Cause de la MRC stade 5 traitée | Notre étude | USRDS (39) États-Unis | ERA-EDTA année 2016 (20) | France | Suède | Suisse | Pays-Bas | Royaume-Uni |
---|---|---|---|---|---|---|---|---|
Diabète | 26,7 | 46,2 | 23,3 | 26,9 | 21,4 | 19,3 | 25,5 | |
HTA (Néphropathie hypertensive) | 22,6 | 29,2 | 24,4 | 19,2 | 18 | 11,9 | 5,7 | |
Glomérulonéphrites chroniques | 5,9 | 5,9 | 12,2 | 12,9 | 12,1 | 9,4 | 11,9 | |
Néphropathies interstitielles chroniques | 5,2 | 2,7 | 4,9 | 4,2 | 3,2 | 3,6 | 6,1 | |
Polykystose rénale | 5,6 | 5,1 | 5,5 | 7,2 | 8,2 | 8,3 | 9,2 | |
Néphropathie héréditaire | - | - | 0,3 | 0,9 | 1,3 | 1,6 | 0,1 | |
Divers | 5,8 | 14,2 | 39,3 | 27,4 | 18,7 | 18,6 | ||
Cause indéterminée | 27,0 | 2 | 14,5 | 9,3 | 8,6 | 11 | 13,2 | |
Données Manquantes | 7,0 | 3,3 | 0 | 8,7 | 0 | 11,2 |
Par exemple, le registre ERA définit glomérulonéphrite comme glomérulonéphrite avec sclérose, tandis que la néphrosclérose est considérée comme une néphropathie hypertensive au Japon (9).
Nous constatons une régression des formes inflammatoires (pyélonéphrites chroniques, glomérulo-néphrites chroniques), expliquée par le diagnostic et le traitement précoce des infections et des glomérulonéphrites (38).
Dans notre série, le pourcentage élevé des néphropathies indéterminées ou causes inconnues, peut être attribué à une augmentation de la néphropathie hypertensive compliquée par le diabète et d’autres cas difficiles à classer comme une seule maladie et au retard diagnostic et à la démographie des néphrologues dans la région.
Le pourcentage des MRC dues à la néphropathie héréditaire et à la polykystose rénale (PKD) est resté inchangé dans différentes régions dans le temps (20, 39).
Perspectives et propositions pour l’avenir
Notre travail régional dresse le premier état des lieux sur la MRC stade 5 traitée dans le Sud-est algérien (11), c’est un point de départ d’une piste de recherche qui mérite un développement plus large par le lancement du registre national de la MRC stade 5.

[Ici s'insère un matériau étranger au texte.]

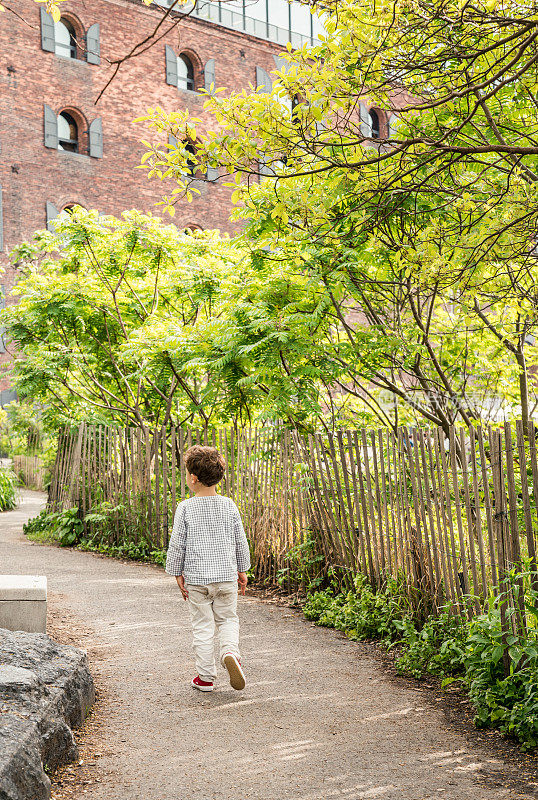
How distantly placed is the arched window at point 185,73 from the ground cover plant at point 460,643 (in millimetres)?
27566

Ce registre permettra une meilleure connaissance de l’épidémiologie de la MRC stade 5, ses causes, les variations temporelles et spatiales de son incidence, les pratiques d’accès aux traitements de suppléance ou au traitement conservateur.
De telles données vont permettre aux pouvoirs publics de disposer d’un outil statistique descriptif performant, d’anticiper les besoins futurs dans chaque région, pour mettre en œuvre, suivre et évaluer les politiques de la santé de la population afin de pouvoir tirer des conclusions sûres pour mieux prévenir et améliorer la prise en charge de la MRC.
La prévention à différents niveaux est une stratégie de santé publique intéressante, pour réduire l’incidence de la MRC et ses complications, sa morbi-mortalité, par le traitement correct des maladies conduisant à la MRC,comme le diabète, l’HTA, et les infections urinaires.
Le dépistage précoce de l’atteinte rénale et la lutte contre la progression de la MRC restent le meilleur moyen pour ralentir l’évolution de toute MRC par une prise en charge convenable des insuffisances rénales évitables, du diabète, le traitement optimisé de l’HTA,les mesures hygiénodiététiques et l’éviction des produits néphrotoxiques.
Conclusion
La MRC stade 5 traitée, par son incidence qui ne cesse d’augmenter dans le monde et en Algérie, sa prise en charge thérapeutique très complexe et onéreuse, représente un enjeu majeur de santé publique et un vrai problème socioéconomique dans le monde.
Dans le Sud-est algérien, la MRC stade 5 touche principalement les jeunes, le diabète et l’HTA représentent les deux principales causes.
La MRC associée au diabète et à l’HTA explique une large part de ces variations régionales, incitant à faire porter l’effort de prévention chez les diabétiques et les hypertendus dans les wilayas à risque élevé, par la généralisation des pratiques cliniques visant à ralentir la progression de la MRC.
Déclaration d’intérêts
les auteurs déclarent ne pas avoir de conflits d’intérêts en relation avec cet article.
Remerciements
A l’ensemble des équipes de Néphrologie et de dialyse de la région du Sud-est algérien qui par leur contribution ont permis à notre étude d’atteindre ses objectifs.